*WHAT TO WORK ON*:
Retype only the lines at the head of the records, first through the one with "The researchers measured the haematocrit", exactly as written.

------ MATERIAL SUPPLIED

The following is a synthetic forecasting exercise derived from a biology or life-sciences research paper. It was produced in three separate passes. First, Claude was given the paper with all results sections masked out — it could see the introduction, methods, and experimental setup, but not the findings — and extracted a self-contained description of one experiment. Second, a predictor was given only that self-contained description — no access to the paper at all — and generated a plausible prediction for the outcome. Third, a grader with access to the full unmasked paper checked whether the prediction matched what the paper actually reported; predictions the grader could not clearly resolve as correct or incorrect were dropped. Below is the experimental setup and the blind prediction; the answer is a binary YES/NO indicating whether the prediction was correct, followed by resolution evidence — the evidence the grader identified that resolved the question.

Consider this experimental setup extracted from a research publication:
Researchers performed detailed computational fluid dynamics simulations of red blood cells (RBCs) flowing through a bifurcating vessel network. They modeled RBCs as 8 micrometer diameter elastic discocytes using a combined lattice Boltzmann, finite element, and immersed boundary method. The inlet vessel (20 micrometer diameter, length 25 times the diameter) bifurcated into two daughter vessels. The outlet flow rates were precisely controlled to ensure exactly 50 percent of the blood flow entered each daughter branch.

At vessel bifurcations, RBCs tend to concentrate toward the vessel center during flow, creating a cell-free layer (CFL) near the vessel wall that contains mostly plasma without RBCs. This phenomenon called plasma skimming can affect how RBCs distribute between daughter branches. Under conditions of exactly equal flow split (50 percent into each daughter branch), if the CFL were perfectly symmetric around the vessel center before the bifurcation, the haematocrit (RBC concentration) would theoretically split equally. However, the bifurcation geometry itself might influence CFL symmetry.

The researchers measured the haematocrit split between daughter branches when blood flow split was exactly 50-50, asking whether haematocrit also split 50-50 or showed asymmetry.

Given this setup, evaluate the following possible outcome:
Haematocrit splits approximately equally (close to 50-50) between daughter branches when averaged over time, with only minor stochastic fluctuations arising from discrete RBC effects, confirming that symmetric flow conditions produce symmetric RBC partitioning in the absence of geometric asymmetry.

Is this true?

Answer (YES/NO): NO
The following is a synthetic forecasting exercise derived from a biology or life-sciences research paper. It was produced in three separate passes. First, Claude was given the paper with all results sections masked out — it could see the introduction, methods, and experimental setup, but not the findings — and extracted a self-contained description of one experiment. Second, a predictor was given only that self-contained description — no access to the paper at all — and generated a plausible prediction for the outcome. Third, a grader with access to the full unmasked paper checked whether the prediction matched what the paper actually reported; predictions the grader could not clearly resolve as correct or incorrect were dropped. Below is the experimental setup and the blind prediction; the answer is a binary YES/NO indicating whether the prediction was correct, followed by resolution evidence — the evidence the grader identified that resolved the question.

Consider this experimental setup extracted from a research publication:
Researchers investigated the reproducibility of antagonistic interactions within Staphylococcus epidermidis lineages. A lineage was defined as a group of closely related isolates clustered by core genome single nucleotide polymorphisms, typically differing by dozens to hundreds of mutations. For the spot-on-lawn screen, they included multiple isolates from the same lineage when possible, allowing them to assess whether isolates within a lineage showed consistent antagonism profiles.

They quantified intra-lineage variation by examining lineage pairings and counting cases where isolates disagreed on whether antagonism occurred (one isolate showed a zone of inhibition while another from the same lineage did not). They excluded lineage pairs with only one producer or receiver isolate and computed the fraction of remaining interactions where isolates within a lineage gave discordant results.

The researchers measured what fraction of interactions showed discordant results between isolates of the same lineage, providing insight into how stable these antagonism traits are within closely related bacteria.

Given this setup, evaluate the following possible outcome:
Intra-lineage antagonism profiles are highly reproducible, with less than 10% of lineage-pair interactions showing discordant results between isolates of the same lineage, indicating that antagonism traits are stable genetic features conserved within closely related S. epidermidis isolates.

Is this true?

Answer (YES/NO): YES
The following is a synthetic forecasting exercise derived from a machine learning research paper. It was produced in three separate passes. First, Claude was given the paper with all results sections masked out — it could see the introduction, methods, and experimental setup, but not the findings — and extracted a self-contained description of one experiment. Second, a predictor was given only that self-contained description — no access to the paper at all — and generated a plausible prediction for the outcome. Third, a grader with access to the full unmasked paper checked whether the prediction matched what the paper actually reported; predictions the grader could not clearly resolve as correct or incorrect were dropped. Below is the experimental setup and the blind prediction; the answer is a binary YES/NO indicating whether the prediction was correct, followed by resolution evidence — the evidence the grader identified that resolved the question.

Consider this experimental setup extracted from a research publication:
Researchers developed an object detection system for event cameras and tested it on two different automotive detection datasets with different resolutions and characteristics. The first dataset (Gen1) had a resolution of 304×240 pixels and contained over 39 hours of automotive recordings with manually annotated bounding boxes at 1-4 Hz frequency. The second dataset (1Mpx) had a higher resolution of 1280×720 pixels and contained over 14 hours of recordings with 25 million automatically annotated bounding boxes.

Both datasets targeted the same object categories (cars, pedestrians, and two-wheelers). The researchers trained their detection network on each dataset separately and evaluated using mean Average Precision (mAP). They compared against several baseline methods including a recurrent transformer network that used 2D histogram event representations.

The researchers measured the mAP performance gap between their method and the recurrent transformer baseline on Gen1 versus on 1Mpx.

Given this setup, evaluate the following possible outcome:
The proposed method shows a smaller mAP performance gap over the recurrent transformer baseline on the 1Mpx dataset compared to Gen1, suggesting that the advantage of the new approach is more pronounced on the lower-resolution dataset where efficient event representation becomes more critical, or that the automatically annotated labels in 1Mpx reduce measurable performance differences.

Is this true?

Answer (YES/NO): NO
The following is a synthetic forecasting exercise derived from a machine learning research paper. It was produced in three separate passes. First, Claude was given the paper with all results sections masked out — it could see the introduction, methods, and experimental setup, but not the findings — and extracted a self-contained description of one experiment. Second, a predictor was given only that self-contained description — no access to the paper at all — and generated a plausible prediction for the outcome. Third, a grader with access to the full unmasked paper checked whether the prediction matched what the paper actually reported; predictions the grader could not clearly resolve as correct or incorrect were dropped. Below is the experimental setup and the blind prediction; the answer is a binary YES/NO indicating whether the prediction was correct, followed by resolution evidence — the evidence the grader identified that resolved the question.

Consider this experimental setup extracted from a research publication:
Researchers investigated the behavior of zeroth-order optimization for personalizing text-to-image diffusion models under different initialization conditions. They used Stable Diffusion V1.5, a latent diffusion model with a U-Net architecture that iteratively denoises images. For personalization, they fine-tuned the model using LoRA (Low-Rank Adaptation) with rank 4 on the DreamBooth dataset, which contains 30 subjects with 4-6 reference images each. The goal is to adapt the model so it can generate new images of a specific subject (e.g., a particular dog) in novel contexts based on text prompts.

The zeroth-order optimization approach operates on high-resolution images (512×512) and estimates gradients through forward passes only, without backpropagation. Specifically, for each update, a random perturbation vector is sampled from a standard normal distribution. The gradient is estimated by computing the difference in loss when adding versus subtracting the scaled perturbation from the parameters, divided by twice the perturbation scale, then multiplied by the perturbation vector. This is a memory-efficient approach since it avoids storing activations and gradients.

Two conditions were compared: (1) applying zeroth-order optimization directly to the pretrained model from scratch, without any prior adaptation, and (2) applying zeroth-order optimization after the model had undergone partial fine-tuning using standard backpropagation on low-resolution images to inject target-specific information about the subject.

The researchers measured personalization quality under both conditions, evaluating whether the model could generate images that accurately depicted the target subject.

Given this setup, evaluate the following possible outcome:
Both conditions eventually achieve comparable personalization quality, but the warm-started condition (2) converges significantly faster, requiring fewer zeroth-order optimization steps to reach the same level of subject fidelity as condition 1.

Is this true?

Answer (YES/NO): NO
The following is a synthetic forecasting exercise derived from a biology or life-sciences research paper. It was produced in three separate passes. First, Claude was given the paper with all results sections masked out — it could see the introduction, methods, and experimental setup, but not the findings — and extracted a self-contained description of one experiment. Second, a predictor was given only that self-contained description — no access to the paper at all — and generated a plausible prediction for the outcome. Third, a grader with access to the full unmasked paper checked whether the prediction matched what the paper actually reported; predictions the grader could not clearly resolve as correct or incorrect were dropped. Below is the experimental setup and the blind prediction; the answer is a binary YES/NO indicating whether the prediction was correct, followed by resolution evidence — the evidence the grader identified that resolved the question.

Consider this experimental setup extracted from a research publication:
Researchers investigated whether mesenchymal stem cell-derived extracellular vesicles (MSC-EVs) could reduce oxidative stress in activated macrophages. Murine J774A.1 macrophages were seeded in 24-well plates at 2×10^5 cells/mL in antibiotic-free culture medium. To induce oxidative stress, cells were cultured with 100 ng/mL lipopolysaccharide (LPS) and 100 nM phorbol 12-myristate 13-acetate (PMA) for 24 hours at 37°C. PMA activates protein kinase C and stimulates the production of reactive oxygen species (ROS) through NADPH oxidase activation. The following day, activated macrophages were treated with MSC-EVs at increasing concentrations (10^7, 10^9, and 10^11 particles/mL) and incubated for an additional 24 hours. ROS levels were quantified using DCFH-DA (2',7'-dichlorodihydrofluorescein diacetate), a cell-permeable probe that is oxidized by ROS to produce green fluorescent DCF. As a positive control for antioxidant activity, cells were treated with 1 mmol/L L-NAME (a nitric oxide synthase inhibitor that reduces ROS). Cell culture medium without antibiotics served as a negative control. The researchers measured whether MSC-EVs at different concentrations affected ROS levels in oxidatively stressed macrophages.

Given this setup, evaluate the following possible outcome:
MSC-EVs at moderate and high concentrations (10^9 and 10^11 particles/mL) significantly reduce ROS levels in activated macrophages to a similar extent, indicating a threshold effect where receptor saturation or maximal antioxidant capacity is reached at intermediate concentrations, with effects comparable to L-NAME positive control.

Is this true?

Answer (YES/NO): NO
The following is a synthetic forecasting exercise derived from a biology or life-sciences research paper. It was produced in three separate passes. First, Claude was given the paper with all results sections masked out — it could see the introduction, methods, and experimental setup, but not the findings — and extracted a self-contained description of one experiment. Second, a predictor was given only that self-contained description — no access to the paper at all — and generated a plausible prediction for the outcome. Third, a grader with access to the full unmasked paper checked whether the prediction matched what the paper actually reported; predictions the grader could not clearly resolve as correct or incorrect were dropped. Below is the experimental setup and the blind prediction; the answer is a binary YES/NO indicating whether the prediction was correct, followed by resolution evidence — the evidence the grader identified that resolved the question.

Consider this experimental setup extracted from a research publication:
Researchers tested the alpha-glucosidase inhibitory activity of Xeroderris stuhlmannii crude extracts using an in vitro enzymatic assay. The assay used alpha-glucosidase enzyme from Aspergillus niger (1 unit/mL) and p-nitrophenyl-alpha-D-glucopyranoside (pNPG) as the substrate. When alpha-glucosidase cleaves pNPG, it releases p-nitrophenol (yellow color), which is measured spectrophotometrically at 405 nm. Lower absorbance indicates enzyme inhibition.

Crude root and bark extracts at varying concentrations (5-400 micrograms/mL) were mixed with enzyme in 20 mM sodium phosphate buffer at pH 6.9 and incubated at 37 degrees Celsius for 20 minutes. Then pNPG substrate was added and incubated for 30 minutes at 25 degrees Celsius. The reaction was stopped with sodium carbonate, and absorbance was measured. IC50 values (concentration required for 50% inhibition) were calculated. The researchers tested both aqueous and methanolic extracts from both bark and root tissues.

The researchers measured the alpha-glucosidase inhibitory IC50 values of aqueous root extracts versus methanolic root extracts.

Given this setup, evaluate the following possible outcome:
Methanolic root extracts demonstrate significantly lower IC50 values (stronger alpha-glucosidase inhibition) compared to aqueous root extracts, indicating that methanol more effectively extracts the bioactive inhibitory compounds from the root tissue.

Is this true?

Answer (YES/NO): NO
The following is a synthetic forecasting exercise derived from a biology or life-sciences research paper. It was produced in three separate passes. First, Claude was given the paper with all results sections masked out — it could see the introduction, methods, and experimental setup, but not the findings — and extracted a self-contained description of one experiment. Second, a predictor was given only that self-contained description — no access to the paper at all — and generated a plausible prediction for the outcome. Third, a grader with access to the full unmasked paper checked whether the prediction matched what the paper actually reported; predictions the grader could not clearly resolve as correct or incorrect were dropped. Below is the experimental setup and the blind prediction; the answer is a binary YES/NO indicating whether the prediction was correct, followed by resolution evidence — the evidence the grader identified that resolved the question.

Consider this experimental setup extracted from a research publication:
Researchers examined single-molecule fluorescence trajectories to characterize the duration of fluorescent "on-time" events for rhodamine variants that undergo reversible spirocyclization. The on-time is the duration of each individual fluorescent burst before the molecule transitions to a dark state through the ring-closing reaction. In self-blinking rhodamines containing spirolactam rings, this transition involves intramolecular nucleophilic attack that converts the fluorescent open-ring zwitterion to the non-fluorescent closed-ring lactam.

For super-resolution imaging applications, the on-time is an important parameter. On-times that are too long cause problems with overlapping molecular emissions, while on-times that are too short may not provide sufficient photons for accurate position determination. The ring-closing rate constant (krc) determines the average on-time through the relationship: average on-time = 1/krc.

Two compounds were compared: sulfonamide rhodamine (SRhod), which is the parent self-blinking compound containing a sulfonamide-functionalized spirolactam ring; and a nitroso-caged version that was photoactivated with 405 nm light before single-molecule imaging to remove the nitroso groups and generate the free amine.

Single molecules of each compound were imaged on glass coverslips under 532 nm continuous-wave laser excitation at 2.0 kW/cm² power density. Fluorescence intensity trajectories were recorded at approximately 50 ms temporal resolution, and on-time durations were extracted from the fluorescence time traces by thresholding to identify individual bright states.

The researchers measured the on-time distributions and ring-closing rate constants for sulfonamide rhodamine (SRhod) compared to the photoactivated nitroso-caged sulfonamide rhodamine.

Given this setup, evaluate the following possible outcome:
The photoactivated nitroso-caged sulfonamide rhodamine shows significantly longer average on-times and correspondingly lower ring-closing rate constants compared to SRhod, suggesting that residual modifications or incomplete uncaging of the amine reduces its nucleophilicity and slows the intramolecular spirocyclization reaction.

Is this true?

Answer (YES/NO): NO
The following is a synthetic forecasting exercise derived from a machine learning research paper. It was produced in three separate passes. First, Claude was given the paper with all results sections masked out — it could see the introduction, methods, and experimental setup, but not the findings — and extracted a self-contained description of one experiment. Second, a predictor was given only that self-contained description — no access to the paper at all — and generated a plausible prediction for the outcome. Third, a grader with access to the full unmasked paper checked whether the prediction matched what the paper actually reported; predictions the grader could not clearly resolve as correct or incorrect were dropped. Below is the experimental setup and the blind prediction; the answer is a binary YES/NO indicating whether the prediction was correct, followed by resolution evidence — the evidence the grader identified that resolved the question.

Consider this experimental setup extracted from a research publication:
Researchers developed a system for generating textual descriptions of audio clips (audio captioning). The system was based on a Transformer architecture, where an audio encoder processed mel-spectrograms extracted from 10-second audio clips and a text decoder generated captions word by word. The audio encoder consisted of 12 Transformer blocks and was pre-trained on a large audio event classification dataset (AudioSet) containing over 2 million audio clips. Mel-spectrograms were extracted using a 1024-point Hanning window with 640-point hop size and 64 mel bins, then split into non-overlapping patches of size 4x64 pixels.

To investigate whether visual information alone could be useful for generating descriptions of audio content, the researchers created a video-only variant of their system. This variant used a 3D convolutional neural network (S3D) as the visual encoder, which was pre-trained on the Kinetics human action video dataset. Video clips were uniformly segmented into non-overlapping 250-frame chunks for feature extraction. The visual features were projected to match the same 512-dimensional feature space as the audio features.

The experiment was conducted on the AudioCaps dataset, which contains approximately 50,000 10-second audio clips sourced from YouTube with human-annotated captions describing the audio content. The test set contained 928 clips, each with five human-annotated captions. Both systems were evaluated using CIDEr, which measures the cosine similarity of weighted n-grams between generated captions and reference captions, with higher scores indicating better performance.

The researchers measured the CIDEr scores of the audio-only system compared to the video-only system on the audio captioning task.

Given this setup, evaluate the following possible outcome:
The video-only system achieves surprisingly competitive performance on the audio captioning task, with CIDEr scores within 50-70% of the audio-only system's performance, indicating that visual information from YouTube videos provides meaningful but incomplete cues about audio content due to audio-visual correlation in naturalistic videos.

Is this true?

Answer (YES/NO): NO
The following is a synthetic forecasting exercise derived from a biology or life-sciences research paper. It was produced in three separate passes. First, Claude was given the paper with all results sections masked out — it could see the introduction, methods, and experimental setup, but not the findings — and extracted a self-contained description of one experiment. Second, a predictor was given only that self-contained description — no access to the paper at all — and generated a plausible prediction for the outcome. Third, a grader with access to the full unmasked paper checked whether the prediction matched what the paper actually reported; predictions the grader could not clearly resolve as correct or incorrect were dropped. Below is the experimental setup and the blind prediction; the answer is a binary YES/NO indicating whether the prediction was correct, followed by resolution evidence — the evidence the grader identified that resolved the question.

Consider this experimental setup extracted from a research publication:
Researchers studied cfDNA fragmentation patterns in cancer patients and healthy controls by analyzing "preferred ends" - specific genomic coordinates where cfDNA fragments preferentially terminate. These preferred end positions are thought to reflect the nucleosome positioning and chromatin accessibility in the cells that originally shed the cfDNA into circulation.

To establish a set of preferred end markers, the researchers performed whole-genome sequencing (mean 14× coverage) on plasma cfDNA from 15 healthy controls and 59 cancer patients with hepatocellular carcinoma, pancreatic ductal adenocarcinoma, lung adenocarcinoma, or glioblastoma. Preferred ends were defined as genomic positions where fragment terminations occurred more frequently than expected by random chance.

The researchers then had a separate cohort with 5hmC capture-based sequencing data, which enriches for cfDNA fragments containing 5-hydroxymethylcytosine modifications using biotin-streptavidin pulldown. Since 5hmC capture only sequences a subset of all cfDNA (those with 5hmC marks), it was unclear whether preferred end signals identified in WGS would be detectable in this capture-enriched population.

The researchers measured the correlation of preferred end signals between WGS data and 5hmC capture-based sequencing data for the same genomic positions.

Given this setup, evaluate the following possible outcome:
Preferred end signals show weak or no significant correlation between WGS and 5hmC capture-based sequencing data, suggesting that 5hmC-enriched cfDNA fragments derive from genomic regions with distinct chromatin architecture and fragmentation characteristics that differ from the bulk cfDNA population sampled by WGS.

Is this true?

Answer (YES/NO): NO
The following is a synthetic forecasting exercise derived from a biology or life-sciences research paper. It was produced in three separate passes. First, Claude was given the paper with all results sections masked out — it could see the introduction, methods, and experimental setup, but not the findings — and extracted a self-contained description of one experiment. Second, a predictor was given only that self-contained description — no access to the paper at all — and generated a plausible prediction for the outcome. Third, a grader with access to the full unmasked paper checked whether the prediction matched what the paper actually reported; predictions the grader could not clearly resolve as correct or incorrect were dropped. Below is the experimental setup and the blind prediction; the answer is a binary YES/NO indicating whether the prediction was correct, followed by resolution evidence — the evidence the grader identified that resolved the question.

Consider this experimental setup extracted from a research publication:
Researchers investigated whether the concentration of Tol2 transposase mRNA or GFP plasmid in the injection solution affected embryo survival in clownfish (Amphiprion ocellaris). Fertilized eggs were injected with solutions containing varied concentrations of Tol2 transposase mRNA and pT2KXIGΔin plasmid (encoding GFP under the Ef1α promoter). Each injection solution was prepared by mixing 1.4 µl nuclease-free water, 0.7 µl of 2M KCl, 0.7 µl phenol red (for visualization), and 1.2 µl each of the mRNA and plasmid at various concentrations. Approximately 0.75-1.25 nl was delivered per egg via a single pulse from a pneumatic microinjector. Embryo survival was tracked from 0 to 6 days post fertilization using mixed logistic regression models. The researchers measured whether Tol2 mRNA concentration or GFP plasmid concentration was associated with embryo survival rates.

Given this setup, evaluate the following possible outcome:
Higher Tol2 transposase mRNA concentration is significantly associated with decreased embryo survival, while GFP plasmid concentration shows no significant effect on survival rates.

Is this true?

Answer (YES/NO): YES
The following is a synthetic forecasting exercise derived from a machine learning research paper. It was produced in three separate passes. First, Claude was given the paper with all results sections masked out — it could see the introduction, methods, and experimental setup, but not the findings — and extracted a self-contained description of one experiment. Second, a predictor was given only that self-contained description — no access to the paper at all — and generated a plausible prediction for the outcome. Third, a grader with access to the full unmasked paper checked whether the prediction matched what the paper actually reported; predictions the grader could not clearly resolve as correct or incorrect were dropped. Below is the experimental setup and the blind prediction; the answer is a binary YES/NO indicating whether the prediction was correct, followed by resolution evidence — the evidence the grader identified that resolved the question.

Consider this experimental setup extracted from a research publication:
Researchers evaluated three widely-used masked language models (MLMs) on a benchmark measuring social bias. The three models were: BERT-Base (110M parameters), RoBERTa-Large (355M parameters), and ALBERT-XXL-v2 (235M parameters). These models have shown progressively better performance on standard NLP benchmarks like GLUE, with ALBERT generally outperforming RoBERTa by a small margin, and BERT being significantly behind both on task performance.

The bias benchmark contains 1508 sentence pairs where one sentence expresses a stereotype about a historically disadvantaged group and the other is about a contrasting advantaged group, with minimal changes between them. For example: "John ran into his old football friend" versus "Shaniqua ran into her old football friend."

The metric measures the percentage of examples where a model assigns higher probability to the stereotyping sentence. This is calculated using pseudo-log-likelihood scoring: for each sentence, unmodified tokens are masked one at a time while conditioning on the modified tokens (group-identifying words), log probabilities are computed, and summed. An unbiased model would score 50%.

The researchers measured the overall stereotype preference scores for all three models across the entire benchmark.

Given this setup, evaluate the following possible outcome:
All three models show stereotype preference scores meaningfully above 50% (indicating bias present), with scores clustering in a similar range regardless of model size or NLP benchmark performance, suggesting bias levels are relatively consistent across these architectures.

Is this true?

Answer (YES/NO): NO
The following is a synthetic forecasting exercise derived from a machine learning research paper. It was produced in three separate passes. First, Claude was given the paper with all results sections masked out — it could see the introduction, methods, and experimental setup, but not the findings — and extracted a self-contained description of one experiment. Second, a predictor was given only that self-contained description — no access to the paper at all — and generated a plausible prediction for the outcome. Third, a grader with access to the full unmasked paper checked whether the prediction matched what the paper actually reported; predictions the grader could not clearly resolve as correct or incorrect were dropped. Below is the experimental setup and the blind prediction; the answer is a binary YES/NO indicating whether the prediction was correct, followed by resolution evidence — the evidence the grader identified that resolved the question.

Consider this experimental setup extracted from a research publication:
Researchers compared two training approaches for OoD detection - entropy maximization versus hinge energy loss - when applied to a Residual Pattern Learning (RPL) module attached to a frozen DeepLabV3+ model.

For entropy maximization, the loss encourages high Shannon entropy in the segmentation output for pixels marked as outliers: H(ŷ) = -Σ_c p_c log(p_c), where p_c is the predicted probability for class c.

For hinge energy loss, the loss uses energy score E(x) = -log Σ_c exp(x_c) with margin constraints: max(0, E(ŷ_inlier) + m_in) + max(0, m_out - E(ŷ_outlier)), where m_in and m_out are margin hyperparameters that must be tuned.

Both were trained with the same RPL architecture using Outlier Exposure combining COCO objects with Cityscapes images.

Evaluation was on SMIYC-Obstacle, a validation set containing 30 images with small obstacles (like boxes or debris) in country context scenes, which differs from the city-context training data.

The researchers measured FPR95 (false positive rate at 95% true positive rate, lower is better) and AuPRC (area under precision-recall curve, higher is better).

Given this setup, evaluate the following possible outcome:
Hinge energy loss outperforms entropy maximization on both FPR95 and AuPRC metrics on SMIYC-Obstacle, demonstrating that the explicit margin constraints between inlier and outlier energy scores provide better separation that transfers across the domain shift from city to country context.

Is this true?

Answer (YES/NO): NO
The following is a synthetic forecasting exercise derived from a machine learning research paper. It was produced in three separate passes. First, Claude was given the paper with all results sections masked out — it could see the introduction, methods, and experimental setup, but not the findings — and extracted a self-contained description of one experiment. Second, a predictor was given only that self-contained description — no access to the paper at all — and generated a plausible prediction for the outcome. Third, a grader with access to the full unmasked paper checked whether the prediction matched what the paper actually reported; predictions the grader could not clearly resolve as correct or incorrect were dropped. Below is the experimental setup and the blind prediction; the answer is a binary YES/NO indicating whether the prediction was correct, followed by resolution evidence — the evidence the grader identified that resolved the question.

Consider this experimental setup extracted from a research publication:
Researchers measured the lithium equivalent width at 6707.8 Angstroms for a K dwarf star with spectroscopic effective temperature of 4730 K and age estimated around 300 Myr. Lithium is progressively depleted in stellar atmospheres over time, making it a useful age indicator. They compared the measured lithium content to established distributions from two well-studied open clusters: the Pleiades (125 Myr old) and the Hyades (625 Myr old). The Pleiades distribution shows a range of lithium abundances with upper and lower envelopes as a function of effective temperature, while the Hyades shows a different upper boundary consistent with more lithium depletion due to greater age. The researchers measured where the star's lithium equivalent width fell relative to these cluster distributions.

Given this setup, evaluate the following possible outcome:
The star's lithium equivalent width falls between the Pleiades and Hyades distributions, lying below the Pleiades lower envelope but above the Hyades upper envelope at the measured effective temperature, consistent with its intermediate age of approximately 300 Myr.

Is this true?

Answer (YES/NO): NO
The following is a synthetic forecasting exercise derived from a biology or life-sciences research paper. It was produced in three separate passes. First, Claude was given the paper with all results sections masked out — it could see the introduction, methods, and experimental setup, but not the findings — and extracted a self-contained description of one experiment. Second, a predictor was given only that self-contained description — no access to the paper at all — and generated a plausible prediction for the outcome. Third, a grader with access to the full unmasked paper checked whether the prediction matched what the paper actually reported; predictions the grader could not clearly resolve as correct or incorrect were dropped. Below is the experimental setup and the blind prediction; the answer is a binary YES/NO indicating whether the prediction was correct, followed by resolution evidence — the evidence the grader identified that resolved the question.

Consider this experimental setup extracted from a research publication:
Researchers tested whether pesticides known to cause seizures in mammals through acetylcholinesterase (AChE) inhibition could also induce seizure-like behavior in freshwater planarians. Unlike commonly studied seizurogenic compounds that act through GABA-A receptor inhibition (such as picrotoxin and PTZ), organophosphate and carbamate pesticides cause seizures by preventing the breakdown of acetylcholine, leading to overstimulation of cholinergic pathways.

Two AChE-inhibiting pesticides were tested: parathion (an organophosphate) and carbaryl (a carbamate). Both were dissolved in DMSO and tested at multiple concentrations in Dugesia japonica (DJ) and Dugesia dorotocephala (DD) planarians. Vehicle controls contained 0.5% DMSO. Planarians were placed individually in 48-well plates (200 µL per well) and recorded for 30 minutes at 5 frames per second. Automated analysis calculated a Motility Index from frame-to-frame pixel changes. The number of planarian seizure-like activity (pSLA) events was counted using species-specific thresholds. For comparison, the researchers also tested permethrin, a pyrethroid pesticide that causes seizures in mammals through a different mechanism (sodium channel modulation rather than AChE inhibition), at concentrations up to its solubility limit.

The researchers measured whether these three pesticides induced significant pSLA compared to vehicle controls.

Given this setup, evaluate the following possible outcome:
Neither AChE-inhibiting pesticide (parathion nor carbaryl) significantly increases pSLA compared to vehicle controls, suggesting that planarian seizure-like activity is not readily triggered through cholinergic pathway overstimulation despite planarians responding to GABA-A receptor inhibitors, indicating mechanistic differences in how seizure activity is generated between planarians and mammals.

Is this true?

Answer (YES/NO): NO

------------

*RESPONSE*:
The following is a synthetic forecasting exercise derived from a biology or life-sciences research paper. It was produced in three separate passes. First, Claude was given the paper with all results sections masked out — it could see the introduction, methods, and experimental setup, but not the findings — and extracted a self-contained description of one experiment. Second, a predictor was given only that self-contained description — no access to the paper at all — and generated a plausible prediction for the outcome. Third, a grader with access to the full unmasked paper checked whether the prediction matched what the paper actually reported; predictions the grader could not clearly resolve as correct or incorrect were dropped. Below is the experimental setup and the blind prediction; the answer is a binary YES/NO indicating whether the prediction was correct, followed by resolution evidence — the evidence the grader identified that resolved the question.

Consider this experimental setup extracted from a research publication:
Researchers performed detailed computational fluid dynamics simulations of red blood cells (RBCs) flowing through a bifurcating vessel network. They modeled RBCs as 8 micrometer diameter elastic discocytes using a combined lattice Boltzmann, finite element, and immersed boundary method. The inlet vessel (20 micrometer diameter, length 25 times the diameter) bifurcated into two daughter vessels. The outlet flow rates were precisely controlled to ensure exactly 50 percent of the blood flow entered each daughter branch.

At vessel bifurcations, RBCs tend to concentrate toward the vessel center during flow, creating a cell-free layer (CFL) near the vessel wall that contains mostly plasma without RBCs. This phenomenon called plasma skimming can affect how RBCs distribute between daughter branches. Under conditions of exactly equal flow split (50 percent into each daughter branch), if the CFL were perfectly symmetric around the vessel center before the bifurcation, the haematocrit (RBC concentration) would theoretically split equally. However, the bifurcation geometry itself might influence CFL symmetry.

The researchers measured the haematocrit split between daughter branches when blood flow split was exactly 50-50, asking whether haematocrit also split 50-50 or showed asymmetry.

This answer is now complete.